One possible way in which coping can affect well-being is by moderating
the effects of stress on depressive symptoms (6,7) where individuals
with effective coping strategies may have a lower risk of depressive
disorders. However, there has been a paucity of epidemiological
research on the moderating effects of coping strategies on major
depression. Evidence from an existing literature with respect to
the moderating effect of coping on depressive symptom levels has
been inconsistent. In a study using 60 patients with major depression
according to the DSM-IV criteria, Bouhuys and others (8) failed
to find that coping moderated the effects of negative emotions on
the levels of depressive symptoms measured 6 weeks later. Similarly,
using a sample comprising 424 depression patients, Billings and
Moos (9) reported that coping responses did not moderate the effects
of life stressors on depressive symptom levels measured by the Research
Diagnostic Criteria for Depression (10). However, in a longitudinal
community study, problem-focused coping was found to have a moderating
effect on depressive symptoms among those who were exposed to a
self-named stress episode (11).
Appropriate coping also reduced depressive symptom
levels among parents of children with autism and among caregivers
working in nursing homes and long-term care facilities (12,13).
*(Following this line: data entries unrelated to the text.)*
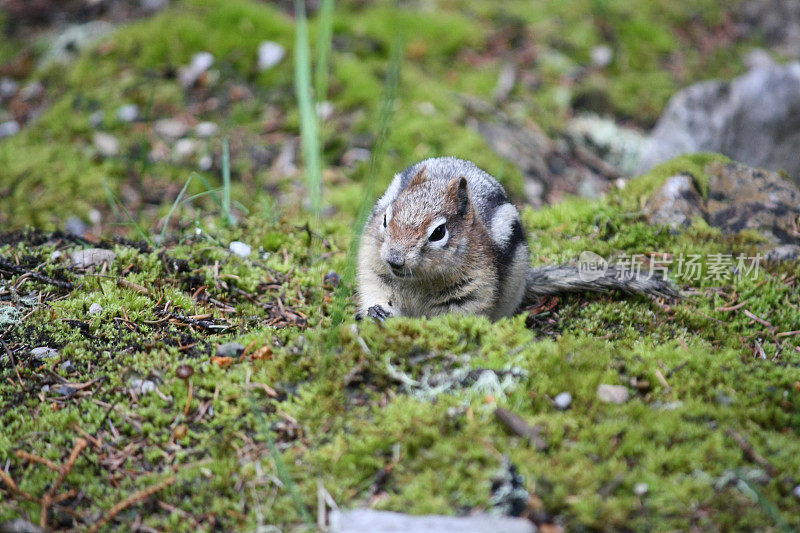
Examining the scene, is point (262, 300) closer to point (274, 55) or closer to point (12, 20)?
point (274, 55)

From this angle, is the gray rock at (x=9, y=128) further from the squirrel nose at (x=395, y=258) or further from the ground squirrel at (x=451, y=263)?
the squirrel nose at (x=395, y=258)

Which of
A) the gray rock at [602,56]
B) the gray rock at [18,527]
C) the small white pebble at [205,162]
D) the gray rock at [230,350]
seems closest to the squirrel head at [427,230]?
the gray rock at [230,350]

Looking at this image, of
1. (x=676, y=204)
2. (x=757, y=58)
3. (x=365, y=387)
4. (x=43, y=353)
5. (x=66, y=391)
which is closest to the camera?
(x=365, y=387)

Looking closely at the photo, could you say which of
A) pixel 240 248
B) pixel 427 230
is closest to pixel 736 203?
pixel 427 230

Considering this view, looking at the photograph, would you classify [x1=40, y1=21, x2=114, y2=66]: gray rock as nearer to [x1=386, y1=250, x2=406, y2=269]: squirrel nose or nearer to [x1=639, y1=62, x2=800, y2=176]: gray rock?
[x1=386, y1=250, x2=406, y2=269]: squirrel nose

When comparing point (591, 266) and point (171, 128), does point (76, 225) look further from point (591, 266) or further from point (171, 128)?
point (591, 266)

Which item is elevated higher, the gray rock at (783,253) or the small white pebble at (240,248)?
the gray rock at (783,253)
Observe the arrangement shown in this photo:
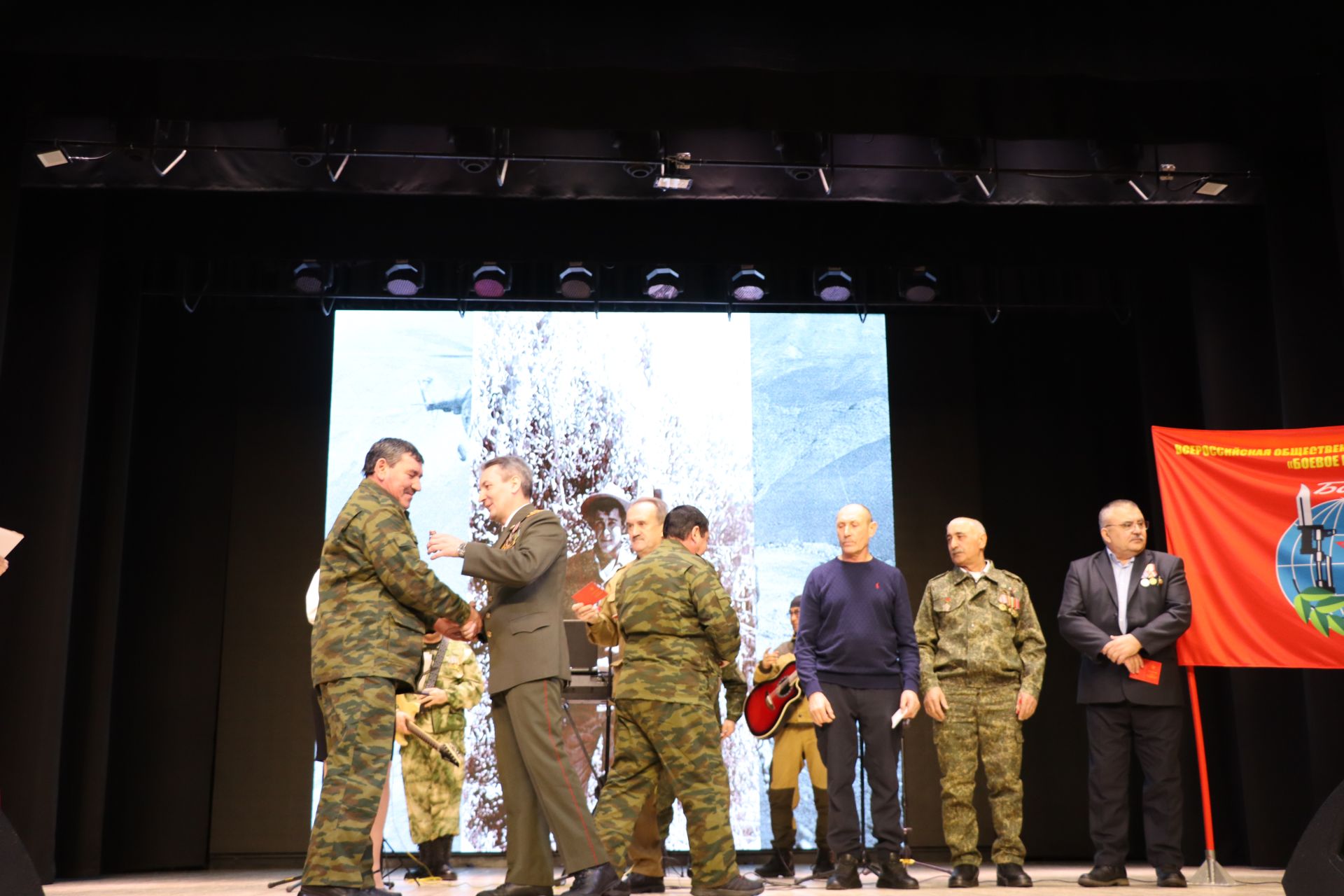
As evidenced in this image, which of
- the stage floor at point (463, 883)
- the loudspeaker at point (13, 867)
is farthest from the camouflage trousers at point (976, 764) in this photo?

The objective of this analysis was to examine the
moderating effects of various coping strategies on the associations
between stressful life events, chronic stresses, and major depression
in the general population. To fulfill this objective, data from
the Alberta buy-in component of the Canadian National Population
Health Survey (NPHS) were used. In 19941995, Statistics Canada
initiated the NPHS using a multistaged, stratified, random sampling
procedure. The NPHS was conducted every 2 years. The target population
of the NPHS included household residents in all provinces, with
the exclusion of residents of Indian reserves, Canadian Forces bases,
and some remote areas in Ontario and Quebec (14). Under agreements
between Statistics Canada and provincial governments, the sample
size in a province could be increased, and additional information
could be collected in return for extra funds. As part of a buy-in
agreement between Statistics Canada and the Alberta Ministry of
Health, respondents who were age 18 years or over in Alberta in
the 19941995 NPHS were asked questions about how they coped
with unexpected stress from family problems and personal crises.
These subjects formed the basis of this analysis.